Saved data entries
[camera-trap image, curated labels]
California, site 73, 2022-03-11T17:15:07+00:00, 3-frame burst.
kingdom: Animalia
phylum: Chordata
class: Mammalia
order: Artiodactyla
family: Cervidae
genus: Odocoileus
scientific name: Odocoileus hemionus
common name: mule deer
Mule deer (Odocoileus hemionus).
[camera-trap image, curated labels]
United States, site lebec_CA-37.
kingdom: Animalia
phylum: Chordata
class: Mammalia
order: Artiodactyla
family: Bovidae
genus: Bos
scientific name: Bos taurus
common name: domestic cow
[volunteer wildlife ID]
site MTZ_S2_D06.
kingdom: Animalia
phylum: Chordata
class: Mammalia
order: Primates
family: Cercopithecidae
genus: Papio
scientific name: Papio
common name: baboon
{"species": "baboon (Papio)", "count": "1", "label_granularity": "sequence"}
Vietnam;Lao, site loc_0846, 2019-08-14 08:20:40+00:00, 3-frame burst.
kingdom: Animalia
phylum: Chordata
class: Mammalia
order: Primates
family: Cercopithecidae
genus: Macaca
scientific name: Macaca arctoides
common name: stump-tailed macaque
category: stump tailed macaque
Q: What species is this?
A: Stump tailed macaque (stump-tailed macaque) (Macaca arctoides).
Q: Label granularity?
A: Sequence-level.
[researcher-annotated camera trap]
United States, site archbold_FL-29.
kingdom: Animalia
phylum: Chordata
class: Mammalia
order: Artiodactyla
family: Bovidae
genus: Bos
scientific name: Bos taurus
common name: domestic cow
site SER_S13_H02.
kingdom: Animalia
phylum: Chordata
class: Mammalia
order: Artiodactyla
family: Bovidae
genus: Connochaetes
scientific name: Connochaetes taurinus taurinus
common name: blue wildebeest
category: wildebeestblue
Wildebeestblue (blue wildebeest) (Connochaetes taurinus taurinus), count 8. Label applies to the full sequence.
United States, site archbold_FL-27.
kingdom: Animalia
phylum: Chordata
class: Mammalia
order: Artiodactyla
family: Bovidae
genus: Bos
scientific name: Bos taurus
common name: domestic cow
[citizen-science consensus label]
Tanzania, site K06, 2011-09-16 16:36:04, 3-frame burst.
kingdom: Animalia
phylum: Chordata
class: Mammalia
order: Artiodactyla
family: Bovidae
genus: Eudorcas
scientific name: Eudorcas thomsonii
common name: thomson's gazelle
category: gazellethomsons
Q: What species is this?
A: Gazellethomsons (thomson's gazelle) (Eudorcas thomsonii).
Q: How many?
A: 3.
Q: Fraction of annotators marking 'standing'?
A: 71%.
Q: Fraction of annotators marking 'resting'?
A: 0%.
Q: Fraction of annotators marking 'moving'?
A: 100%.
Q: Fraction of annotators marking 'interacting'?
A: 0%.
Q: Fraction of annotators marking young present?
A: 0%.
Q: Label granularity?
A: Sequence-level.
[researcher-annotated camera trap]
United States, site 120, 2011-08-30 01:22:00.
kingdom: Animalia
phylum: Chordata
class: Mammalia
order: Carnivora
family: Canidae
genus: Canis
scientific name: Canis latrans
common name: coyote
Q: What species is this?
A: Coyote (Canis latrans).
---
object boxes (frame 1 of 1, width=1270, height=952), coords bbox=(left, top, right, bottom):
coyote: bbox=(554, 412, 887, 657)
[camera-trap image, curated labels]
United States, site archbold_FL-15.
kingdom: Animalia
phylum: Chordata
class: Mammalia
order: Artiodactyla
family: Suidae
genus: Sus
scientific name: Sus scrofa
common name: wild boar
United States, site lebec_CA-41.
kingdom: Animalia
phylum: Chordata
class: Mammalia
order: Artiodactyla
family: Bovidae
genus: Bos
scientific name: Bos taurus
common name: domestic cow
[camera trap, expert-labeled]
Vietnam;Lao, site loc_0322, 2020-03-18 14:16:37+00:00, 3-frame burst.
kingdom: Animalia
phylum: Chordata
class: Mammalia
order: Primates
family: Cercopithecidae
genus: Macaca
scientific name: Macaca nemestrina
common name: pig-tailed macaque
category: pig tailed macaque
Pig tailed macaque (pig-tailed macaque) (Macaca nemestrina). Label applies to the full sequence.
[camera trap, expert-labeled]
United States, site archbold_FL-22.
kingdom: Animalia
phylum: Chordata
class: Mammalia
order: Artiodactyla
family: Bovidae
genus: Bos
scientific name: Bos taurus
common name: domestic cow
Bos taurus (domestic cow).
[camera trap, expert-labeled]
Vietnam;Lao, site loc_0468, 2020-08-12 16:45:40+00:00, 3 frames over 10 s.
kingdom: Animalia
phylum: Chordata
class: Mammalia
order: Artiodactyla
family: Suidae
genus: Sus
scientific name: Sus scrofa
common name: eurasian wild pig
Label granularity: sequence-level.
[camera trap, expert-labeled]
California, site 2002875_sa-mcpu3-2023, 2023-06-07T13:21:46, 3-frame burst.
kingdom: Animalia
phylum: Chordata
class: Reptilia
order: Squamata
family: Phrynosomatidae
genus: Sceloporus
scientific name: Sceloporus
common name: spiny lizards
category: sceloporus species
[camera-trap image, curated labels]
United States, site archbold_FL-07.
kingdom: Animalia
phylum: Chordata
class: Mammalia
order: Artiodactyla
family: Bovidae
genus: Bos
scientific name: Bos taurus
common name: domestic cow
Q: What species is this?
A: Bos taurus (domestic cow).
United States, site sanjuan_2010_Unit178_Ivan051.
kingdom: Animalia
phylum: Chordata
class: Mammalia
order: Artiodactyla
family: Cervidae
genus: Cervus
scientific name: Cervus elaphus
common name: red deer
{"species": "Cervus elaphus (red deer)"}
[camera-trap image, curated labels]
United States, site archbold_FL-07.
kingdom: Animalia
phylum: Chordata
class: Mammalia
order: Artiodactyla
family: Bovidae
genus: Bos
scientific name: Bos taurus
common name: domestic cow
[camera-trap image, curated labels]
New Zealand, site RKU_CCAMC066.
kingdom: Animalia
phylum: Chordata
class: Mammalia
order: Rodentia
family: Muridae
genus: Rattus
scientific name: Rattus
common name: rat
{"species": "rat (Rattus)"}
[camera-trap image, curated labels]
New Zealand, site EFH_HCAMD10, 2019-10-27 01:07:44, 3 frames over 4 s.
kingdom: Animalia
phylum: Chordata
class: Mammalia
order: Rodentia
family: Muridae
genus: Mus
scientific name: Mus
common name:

* [What is being asked]:
All records should be returned verbatim, none left out.

* [Task solution]:
[camera-trap image, curated labels]
California, site 73, 2022-03-11T17:15:07+00:00, 3-frame burst.
kingdom: Animalia
phylum: Chordata
class: Mammalia
order: Artiodactyla
family: Cervidae
genus: Odocoileus
scientific name: Odocoileus hemionus
common name: mule deer
Mule deer (Odocoileus hemionus).
[camera-trap image, curated labels]
United States, site lebec_CA-37.
kingdom: Animalia
phylum: Chordata
class: Mammalia
order: Artiodactyla
family: Bovidae
genus: Bos
scientific name: Bos taurus
common name: domestic cow
[volunteer wildlife ID]
site MTZ_S2_D06.
kingdom: Animalia
phylum: Chordata
class: Mammalia
order: Primates
family: Cercopithecidae
genus: Papio
scientific name: Papio
common name: baboon
{"species": "baboon (Papio)", "count": "1", "label_granularity": "sequence"}
Vietnam;Lao, site loc_0846, 2019-08-14 08:20:40+00:00, 3-frame burst.
kingdom: Animalia
phylum: Chordata
class: Mammalia
order: Primates
family: Cercopithecidae
genus: Macaca
scientific name: Macaca arctoides
common name: stump-tailed macaque
category: stump tailed macaque
Q: What species is this?
A: Stump tailed macaque (stump-tailed macaque) (Macaca arctoides).
Q: Label granularity?
A: Sequence-level.
[researcher-annotated camera trap]
United States, site archbold_FL-29.
kingdom: Animalia
phylum: Chordata
class: Mammalia
order: Artiodactyla
family: Bovidae
genus: Bos
scientific name: Bos taurus
common name: domestic cow
site SER_S13_H02.
kingdom: Animalia
phylum: Chordata
class: Mammalia
order: Artiodactyla
family: Bovidae
genus: Connochaetes
scientific name: Connochaetes taurinus taurinus
common name: blue wildebeest
category: wildebeestblue
Wildebeestblue (blue wildebeest) (Connochaetes taurinus taurinus), count 8. Label applies to the full sequence.
United States, site archbold_FL-27.
kingdom: Animalia
phylum: Chordata
class: Mammalia
order: Artiodactyla
family: Bovidae
genus: Bos
scientific name: Bos taurus
common name: domestic cow
[citizen-science consensus label]
Tanzania, site K06, 2011-09-16 16:36:04, 3-frame burst.
kingdom: Animalia
phylum: Chordata
class: Mammalia
order: Artiodactyla
family: Bovidae
genus: Eudorcas
scientific name: Eudorcas thomsonii
common name: thomson's gazelle
category: gazellethomsons
Q: What species is this?
A: Gazellethomsons (thomson's gazelle) (Eudorcas thomsonii).
Q: How many?
A: 3.
Q: Fraction of annotators marking 'standing'?
A: 71%.
Q: Fraction of annotators marking 'resting'?
A: 0%.
Q: Fraction of annotators marking 'moving'?
A: 100%.
Q: Fraction of annotators marking 'interacting'?
A: 0%.
Q: Fraction of annotators marking young present?
A: 0%.
Q: Label granularity?
A: Sequence-level.
[researcher-annotated camera trap]
United States, site 120, 2011-08-30 01:22:00.
kingdom: Animalia
phylum: Chordata
class: Mammalia
order: Carnivora
family: Canidae
genus: Canis
scientific name: Canis latrans
common name: coyote
Q: What species is this?
A: Coyote (Canis latrans).
---
object boxes (frame 1 of 1, width=1270, height=952), coords bbox=(left, top, right, bottom):
coyote: bbox=(554, 412, 887, 657)
[camera-trap image, curated labels]
United States, site archbold_FL-15.
kingdom: Animalia
phylum: Chordata
class: Mammalia
order: Artiodactyla
family: Suidae
genus: Sus
scientific name: Sus scrofa
common name: wild boar
United States, site lebec_CA-41.
kingdom: Animalia
phylum: Chordata
class: Mammalia
order: Artiodactyla
family: Bovidae
genus: Bos
scientific name: Bos taurus
common name: domestic cow
[camera trap, expert-labeled]
Vietnam;Lao, site loc_0322, 2020-03-18 14:16:37+00:00, 3-frame burst.
kingdom: Animalia
phylum: Chordata
class: Mammalia
order: Primates
family: Cercopithecidae
genus: Macaca
scientific name: Macaca nemestrina
common name: pig-tailed macaque
category: pig tailed macaque
Pig tailed macaque (pig-tailed macaque) (Macaca nemestrina). Label applies to the full sequence.
[camera trap, expert-labeled]
United States, site archbold_FL-22.
kingdom: Animalia
phylum: Chordata
class: Mammalia
order: Artiodactyla
family: Bovidae
genus: Bos
scientific name: Bos taurus
common name: domestic cow
Bos taurus (domestic cow).
[camera trap, expert-labeled]
Vietnam;Lao, site loc_0468, 2020-08-12 16:45:40+00:00, 3 frames over 10 s.
kingdom: Animalia
phylum: Chordata
class: Mammalia
order: Artiodactyla
family: Suidae
genus: Sus
scientific name: Sus scrofa
common name: eurasian wild pig
Label granularity: sequence-level.
[camera trap, expert-labeled]
California, site 2002875_sa-mcpu3-2023, 2023-06-07T13:21:46, 3-frame burst.
kingdom: Animalia
phylum: Chordata
class: Reptilia
order: Squamata
family: Phrynosomatidae
genus: Sceloporus
scientific name: Sceloporus
common name: spiny lizards
category: sceloporus species
[camera-trap image, curated labels]
United States, site archbold_FL-07.
kingdom: Animalia
phylum: Chordata
class: Mammalia
order: Artiodactyla
family: Bovidae
genus: Bos
scientific name: Bos taurus
common name: domestic cow
Q: What species is this?
A: Bos taurus (domestic cow).
United States, site sanjuan_2010_Unit178_Ivan051.
kingdom: Animalia
phylum: Chordata
class: Mammalia
order: Artiodactyla
family: Cervidae
genus: Cervus
scientific name: Cervus elaphus
common name: red deer
{"species": "Cervus elaphus (red deer)"}
[camera-trap image, curated labels]
United States, site archbold_FL-07.
kingdom: Animalia
phylum: Chordata
class: Mammalia
order: Artiodactyla
family: Bovidae
genus: Bos
scientific name: Bos taurus
common name: domestic cow
[camera-trap image, curated labels]
New Zealand, site RKU_CCAMC066.
kingdom: Animalia
phylum: Chordata
class: Mammalia
order: Rodentia
family: Muridae
genus: Rattus
scientific name: Rattus
common name: rat
{"species": "rat (Rattus)"}
[camera-trap image, curated labels]
New Zealand, site EFH_HCAMD10, 2019-10-27 01:07:44, 3 frames over 4 s.
kingdom: Animalia
phylum: Chordata
class: Mammalia
order: Rodentia
family: Muridae
genus: Mus
scientific name: Mus
common name:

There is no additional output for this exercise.